→ **Directions**
1. In the Christmas decorations thread below, extract the passage starting with "This year I’m" and going on through "Murrmurr (Nov 21, 2021)".
2. Answer these about the Christmas decorations thread below:
(a) Where did PamfromTx get the pictures used?
(b) Where does palides2021 place the wooden Nativity Scene?
(c) What does Aunt Bea plan to buy this year?

# How much Christmas decorations do you have? Do you create your own wreath for door?



## PamfromTx (Nov 21, 2021)

Pics used are from Pinterest.  I need to downsize my decorations and soon.  It's a good time to donate because Christmas is approaching.


----------



## palides2021 (Nov 21, 2021)

We keep our Christmas decorations in a box, stored in the closet. Each year, we take it out and unwrap the ornaments, tinsel, etc. The Christmas tree lights are in a separate box. We also have a wooden Nativity Scene I place over the piano. The Christmas lights and reindeer for outside are stored in the garage.  It has become a family tradition to put up the Christmas tree just after Thanksgiving, and that's a nice ritual we have, with music and good cheer. I love the final part - where we light up the Christmas tree! Feeling good just thinking about it!


----------



## Aunt Bea (Nov 21, 2021)

I downsized holiday decorations a couple of years ago.

I still have one small box with a ceramic tree, nativity, and a couple free standing ornaments.

This year I’m going to leave the box in the closet and buy a big fat poinsettia.

If Christmas arrives on time, as usual, I’ll donate the box to a charity shop before the new year.


----------



## Murrmurr (Nov 21, 2021)

→ **Extracted material**
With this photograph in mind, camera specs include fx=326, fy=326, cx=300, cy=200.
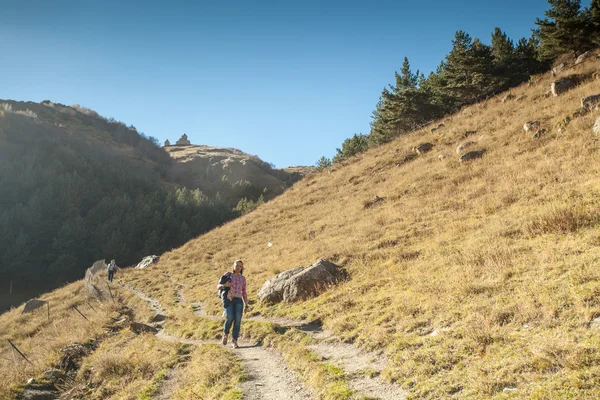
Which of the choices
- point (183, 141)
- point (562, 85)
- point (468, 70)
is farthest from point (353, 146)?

→ **Final answers**
1.
This year I’m going to leave the box in the closet and buy a big fat poinsettia.

If Christmas arrives on time, as usual, I’ll donate the box to a charity shop before the new year.


----------



## Murrmurr (Nov 21, 2021)

2.
(a) From Pinterest.
(b) Over the piano.
(c) A big fat poinsettia.